§ **Exercise prompt**
Format every one of the records below as a JSON list of strings, one string per line, leaving out blank lines.

═════ Listed entries

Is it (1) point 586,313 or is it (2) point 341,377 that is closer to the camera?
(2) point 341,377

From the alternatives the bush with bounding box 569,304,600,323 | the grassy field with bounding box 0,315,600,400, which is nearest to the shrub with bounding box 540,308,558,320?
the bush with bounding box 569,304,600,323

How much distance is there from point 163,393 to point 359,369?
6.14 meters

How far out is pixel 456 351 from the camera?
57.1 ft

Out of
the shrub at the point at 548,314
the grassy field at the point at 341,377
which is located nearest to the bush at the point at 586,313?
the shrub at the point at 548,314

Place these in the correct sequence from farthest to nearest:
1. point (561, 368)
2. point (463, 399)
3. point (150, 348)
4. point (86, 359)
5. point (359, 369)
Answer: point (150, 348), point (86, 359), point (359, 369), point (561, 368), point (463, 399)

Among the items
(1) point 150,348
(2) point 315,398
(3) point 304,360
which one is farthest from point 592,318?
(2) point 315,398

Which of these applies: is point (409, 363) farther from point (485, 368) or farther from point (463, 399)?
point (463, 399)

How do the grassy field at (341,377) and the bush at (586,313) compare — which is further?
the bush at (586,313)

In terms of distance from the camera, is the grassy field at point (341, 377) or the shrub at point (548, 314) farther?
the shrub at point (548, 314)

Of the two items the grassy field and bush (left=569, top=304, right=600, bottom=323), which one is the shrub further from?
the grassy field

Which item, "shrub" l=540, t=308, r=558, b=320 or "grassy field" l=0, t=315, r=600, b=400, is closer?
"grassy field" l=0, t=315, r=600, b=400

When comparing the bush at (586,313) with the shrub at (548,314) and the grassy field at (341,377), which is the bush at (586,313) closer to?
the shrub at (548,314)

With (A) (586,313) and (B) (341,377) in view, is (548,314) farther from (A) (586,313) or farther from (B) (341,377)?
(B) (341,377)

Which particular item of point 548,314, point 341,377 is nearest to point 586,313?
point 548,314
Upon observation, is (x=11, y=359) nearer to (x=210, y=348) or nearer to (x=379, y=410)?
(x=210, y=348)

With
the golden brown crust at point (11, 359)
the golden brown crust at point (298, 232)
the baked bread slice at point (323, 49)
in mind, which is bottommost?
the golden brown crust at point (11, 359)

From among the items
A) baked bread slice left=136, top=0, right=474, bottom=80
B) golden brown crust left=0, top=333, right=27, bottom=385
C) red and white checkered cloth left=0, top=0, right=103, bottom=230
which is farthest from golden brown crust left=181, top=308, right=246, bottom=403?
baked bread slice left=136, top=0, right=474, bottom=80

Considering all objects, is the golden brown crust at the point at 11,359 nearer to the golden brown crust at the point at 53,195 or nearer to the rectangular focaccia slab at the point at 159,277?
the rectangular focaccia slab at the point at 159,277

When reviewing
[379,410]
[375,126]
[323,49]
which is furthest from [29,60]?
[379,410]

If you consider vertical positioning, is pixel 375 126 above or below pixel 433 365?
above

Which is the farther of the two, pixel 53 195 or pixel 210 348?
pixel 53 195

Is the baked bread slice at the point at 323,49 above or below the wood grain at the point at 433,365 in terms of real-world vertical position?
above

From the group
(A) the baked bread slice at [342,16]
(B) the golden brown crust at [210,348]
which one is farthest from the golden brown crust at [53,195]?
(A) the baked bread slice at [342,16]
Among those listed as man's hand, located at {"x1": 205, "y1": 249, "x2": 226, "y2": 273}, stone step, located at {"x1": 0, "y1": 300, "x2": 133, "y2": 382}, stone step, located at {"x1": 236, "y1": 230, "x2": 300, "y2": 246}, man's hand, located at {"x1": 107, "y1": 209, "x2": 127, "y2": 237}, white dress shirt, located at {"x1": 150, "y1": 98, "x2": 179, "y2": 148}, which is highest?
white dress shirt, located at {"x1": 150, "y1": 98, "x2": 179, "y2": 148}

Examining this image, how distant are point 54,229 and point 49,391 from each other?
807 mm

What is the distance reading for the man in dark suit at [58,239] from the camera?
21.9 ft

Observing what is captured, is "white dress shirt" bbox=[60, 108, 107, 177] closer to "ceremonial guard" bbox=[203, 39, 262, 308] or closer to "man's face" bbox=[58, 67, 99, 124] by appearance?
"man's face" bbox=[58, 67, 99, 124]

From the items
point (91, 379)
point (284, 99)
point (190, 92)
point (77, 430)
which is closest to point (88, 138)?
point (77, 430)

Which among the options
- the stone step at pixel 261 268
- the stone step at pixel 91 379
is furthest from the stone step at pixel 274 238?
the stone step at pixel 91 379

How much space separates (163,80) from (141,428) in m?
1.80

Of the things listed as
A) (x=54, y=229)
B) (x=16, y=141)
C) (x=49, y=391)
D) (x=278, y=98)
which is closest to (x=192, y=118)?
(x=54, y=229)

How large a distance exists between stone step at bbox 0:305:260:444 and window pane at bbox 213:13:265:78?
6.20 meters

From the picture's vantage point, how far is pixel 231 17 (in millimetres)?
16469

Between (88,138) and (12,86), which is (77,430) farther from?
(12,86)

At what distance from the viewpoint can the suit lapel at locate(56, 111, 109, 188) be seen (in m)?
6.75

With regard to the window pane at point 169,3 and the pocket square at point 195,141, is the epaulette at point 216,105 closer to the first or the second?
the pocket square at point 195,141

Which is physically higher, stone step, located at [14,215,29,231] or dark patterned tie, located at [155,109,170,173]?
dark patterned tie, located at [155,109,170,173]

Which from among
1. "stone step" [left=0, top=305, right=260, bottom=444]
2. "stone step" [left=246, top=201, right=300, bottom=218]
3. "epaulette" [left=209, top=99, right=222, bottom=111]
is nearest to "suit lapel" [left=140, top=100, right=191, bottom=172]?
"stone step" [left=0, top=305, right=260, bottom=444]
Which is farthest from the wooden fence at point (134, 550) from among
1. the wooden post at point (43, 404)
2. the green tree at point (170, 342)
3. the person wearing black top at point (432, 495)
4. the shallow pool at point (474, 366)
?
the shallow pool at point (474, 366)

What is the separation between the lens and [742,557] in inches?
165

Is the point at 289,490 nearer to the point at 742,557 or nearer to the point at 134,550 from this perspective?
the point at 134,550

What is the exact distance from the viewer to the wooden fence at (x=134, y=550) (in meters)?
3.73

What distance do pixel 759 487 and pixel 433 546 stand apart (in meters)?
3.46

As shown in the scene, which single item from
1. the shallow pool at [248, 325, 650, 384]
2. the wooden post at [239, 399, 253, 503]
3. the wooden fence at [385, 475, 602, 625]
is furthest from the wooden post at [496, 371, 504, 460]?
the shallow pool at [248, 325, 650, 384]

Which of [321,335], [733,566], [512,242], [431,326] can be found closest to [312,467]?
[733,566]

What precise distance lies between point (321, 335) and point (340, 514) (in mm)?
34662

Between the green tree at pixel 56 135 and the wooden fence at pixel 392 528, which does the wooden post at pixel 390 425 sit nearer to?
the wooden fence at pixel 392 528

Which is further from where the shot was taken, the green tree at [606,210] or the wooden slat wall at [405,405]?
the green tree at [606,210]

══════════

§ **Exercise response**
[
  "Is it (1) point 586,313 or is it (2) point 341,377 that is closer to the camera?",
  "(2) point 341,377",
  "From the alternatives the bush with bounding box 569,304,600,323 | the grassy field with bounding box 0,315,600,400, which is nearest to the shrub with bounding box 540,308,558,320?",
  "the bush with bounding box 569,304,600,323",
  "How much distance is there from point 163,393 to point 359,369?",
  "6.14 meters",
  "How far out is pixel 456 351 from the camera?",
  "57.1 ft",
  "Out of",
  "the shrub at the point at 548,314",
  "the grassy field at the point at 341,377",
  "which is located nearest to the bush at the point at 586,313?",
  "the shrub at the point at 548,314",
  "Place these in the correct sequence from farthest to nearest:",
  "1. point (561, 368)",
  "2. point (463, 399)",
  "3. point (150, 348)",
  "4. point (86, 359)",
  "5. point (359, 369)",
  "Answer: point (150, 348), point (86, 359), point (359, 369), point (561, 368), point (463, 399)",
  "Among the items",
  "(1) point 150,348",
  "(2) point 315,398",
  "(3) point 304,360",
  "which one is farthest from point 592,318?",
  "(2) point 315,398",
  "Which of these applies: is point (409, 363) farther from point (485, 368) or farther from point (463, 399)?",
  "point (463, 399)",
  "How do the grassy field at (341,377) and the bush at (586,313) compare — which is further?",
  "the bush at (586,313)",
  "In terms of distance from the camera, is the grassy field at point (341, 377) or the shrub at point (548, 314) farther?",
  "the shrub at point (548, 314)",
  "Of the two items the grassy field and bush (left=569, top=304, right=600, bottom=323), which one is the shrub further from?",
  "the grassy field",
  "Which item, \"shrub\" l=540, t=308, r=558, b=320 or \"grassy field\" l=0, t=315, r=600, b=400, is closer?",
  "\"grassy field\" l=0, t=315, r=600, b=400",
  "When comparing the bush at (586,313) with the shrub at (548,314) and the grassy field at (341,377), which is the bush at (586,313) closer to?",
  "the shrub at (548,314)",
  "With (A) (586,313) and (B) (341,377) in view, is (548,314) farther from (A) (586,313) or farther from (B) (341,377)?",
  "(B) (341,377)",
  "Which particular item of point 548,314, point 341,377 is nearest to point 586,313?",
  "point 548,314",
  "Upon observation, is (x=11, y=359) nearer to (x=210, y=348) or nearer to (x=379, y=410)?",
  "(x=210, y=348)",
  "With",
  "the golden brown crust at point (11, 359)",
  "the golden brown crust at point (298, 232)",
  "the baked bread slice at point (323, 49)",
  "in mind, which is bottommost?",
  "the golden brown crust at point (11, 359)",
  "From among the items",
  "A) baked bread slice left=136, top=0, right=474, bottom=80",
  "B) golden brown crust left=0, top=333, right=27, bottom=385",
  "C) red and white checkered cloth left=0, top=0, right=103, bottom=230",
  "which is farthest from golden brown crust left=181, top=308, right=246, bottom=403?",
  "baked bread slice left=136, top=0, right=474, bottom=80",
  "Considering all objects, is the golden brown crust at the point at 11,359 nearer to the golden brown crust at the point at 53,195 or nearer to the rectangular focaccia slab at the point at 159,277?",
  "the rectangular focaccia slab at the point at 159,277",
  "When reviewing",
  "[379,410]",
  "[375,126]",
  "[323,49]",
  "which is furthest from [29,60]?",
  "[379,410]",
  "If you consider vertical positioning, is pixel 375 126 above or below pixel 433 365?",
  "above",
  "Which is the farther of the two, pixel 53 195 or pixel 210 348?",
  "pixel 53 195",
  "Is the baked bread slice at the point at 323,49 above or below the wood grain at the point at 433,365 in terms of real-world vertical position?",
  "above",
  "From the group",
  "(A) the baked bread slice at [342,16]",
  "(B) the golden brown crust at [210,348]",
  "which one is farthest from the golden brown crust at [53,195]?",
  "(A) the baked bread slice at [342,16]",
  "Among those listed as man's hand, located at {\"x1\": 205, \"y1\": 249, \"x2\": 226, \"y2\": 273}, stone step, located at {\"x1\": 0, \"y1\": 300, \"x2\": 133, \"y2\": 382}, stone step, located at {\"x1\": 236, \"y1\": 230, \"x2\": 300, \"y2\": 246}, man's hand, located at {\"x1\": 107, \"y1\": 209, \"x2\": 127, \"y2\": 237}, white dress shirt, located at {\"x1\": 150, \"y1\": 98, \"x2\": 179, \"y2\": 148}, which is highest?",
  "white dress shirt, located at {\"x1\": 150, \"y1\": 98, \"x2\": 179, \"y2\": 148}",
  "Examining this image, how distant are point 54,229 and point 49,391 from each other?",
  "807 mm",
  "What is the distance reading for the man in dark suit at [58,239] from the camera?",
  "21.9 ft",
  "Observing what is captured, is \"white dress shirt\" bbox=[60, 108, 107, 177] closer to \"ceremonial guard\" bbox=[203, 39, 262, 308] or closer to \"man's face\" bbox=[58, 67, 99, 124] by appearance?",
  "\"man's face\" bbox=[58, 67, 99, 124]",
  "From the items",
  "point (91, 379)",
  "point (284, 99)",
  "point (190, 92)",
  "point (77, 430)",
  "which is closest to point (88, 138)?",
  "point (77, 430)",
  "Which among the options",
  "- the stone step at pixel 261 268",
  "- the stone step at pixel 91 379",
  "is furthest from the stone step at pixel 274 238?",
  "the stone step at pixel 91 379",
  "How much space separates (163,80) from (141,428) in m?",
  "1.80",
  "Of the things listed as",
  "A) (x=54, y=229)",
  "B) (x=16, y=141)",
  "C) (x=49, y=391)",
  "D) (x=278, y=98)",
  "which is closest to (x=192, y=118)?",
  "(x=54, y=229)",
  "How large a distance exists between stone step at bbox 0:305:260:444 and window pane at bbox 213:13:265:78?",
  "6.20 meters",
  "From the picture's vantage point, how far is pixel 231 17 (in millimetres)?",
  "16469",
  "Between (88,138) and (12,86), which is (77,430) farther from?",
  "(12,86)",
  "At what distance from the viewpoint can the suit lapel at locate(56, 111, 109, 188) be seen (in m)?",
  "6.75",
  "With regard to the window pane at point 169,3 and the pocket square at point 195,141, is the epaulette at point 216,105 closer to the first or the second?",
  "the pocket square at point 195,141",
  "Which is physically higher, stone step, located at [14,215,29,231] or dark patterned tie, located at [155,109,170,173]?",
  "dark patterned tie, located at [155,109,170,173]",
  "Which from among",
  "1. \"stone step\" [left=0, top=305, right=260, bottom=444]",
  "2. \"stone step\" [left=246, top=201, right=300, bottom=218]",
  "3. \"epaulette\" [left=209, top=99, right=222, bottom=111]",
  "is nearest to \"suit lapel\" [left=140, top=100, right=191, bottom=172]?",
  "\"stone step\" [left=0, top=305, right=260, bottom=444]",
  "Which is farthest from the wooden fence at point (134, 550) from among",
  "1. the wooden post at point (43, 404)",
  "2. the green tree at point (170, 342)",
  "3. the person wearing black top at point (432, 495)",
  "4. the shallow pool at point (474, 366)",
  "?",
  "the shallow pool at point (474, 366)",
  "What is the separation between the lens and [742,557] in inches?",
  "165",
  "Is the point at 289,490 nearer to the point at 742,557 or nearer to the point at 134,550 from this perspective?",
  "the point at 134,550",
  "What is the exact distance from the viewer to the wooden fence at (x=134, y=550) (in meters)?",
  "3.73",
  "What distance do pixel 759 487 and pixel 433 546 stand apart (in meters)?",
  "3.46",
  "As shown in the scene, which single item from",
  "1. the shallow pool at [248, 325, 650, 384]",
  "2. the wooden post at [239, 399, 253, 503]",
  "3. the wooden fence at [385, 475, 602, 625]",
  "is furthest from the wooden post at [496, 371, 504, 460]?",
  "the shallow pool at [248, 325, 650, 384]",
  "Which of [321,335], [733,566], [512,242], [431,326] can be found closest to [312,467]?",
  "[733,566]",
  "What precise distance lies between point (321, 335) and point (340, 514) (in mm)?",
  "34662",
  "Between the green tree at pixel 56 135 and the wooden fence at pixel 392 528, which does the wooden post at pixel 390 425 sit nearer to?",
  "the wooden fence at pixel 392 528",
  "Which is further from where the shot was taken, the green tree at [606,210] or the wooden slat wall at [405,405]?",
  "the green tree at [606,210]"
]